Extract each line of the records that contains the word "would". Case counts, so only lines with that same capitalization qualify.

Spatial reasoning dataset excerpts:
########################################

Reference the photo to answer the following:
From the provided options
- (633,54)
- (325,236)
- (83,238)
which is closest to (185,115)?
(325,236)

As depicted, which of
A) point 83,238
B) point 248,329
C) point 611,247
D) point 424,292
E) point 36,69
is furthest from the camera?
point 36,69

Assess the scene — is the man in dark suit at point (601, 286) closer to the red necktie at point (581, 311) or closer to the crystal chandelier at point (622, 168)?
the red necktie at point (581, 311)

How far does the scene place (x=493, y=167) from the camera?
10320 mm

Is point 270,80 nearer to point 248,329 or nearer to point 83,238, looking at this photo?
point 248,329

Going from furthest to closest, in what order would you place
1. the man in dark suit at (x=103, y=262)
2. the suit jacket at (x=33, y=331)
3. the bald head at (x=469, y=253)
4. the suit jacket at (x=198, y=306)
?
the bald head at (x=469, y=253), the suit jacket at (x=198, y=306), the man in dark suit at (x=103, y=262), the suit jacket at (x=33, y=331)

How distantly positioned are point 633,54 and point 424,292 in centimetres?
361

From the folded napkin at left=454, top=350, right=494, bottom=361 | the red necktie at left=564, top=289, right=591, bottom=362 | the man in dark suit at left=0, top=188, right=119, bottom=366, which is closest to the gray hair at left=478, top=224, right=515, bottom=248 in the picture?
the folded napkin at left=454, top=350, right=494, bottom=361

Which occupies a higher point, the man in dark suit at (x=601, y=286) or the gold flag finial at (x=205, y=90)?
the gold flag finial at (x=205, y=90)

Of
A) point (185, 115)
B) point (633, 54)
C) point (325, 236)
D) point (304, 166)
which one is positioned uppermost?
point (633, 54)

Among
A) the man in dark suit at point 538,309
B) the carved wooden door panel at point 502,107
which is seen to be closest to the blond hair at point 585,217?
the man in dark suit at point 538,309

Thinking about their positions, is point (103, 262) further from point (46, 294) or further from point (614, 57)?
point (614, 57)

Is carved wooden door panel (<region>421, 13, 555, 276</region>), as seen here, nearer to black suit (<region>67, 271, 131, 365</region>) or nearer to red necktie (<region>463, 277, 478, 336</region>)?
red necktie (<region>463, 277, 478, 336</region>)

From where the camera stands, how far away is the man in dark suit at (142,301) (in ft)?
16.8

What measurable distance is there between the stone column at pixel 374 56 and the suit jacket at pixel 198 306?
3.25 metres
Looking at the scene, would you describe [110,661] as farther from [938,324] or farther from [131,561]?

########################################

### Exercise result
Going from furthest to closest, in what order would you place
Looking at the scene, would you describe [110,661] as farther from [938,324] or farther from [131,561]?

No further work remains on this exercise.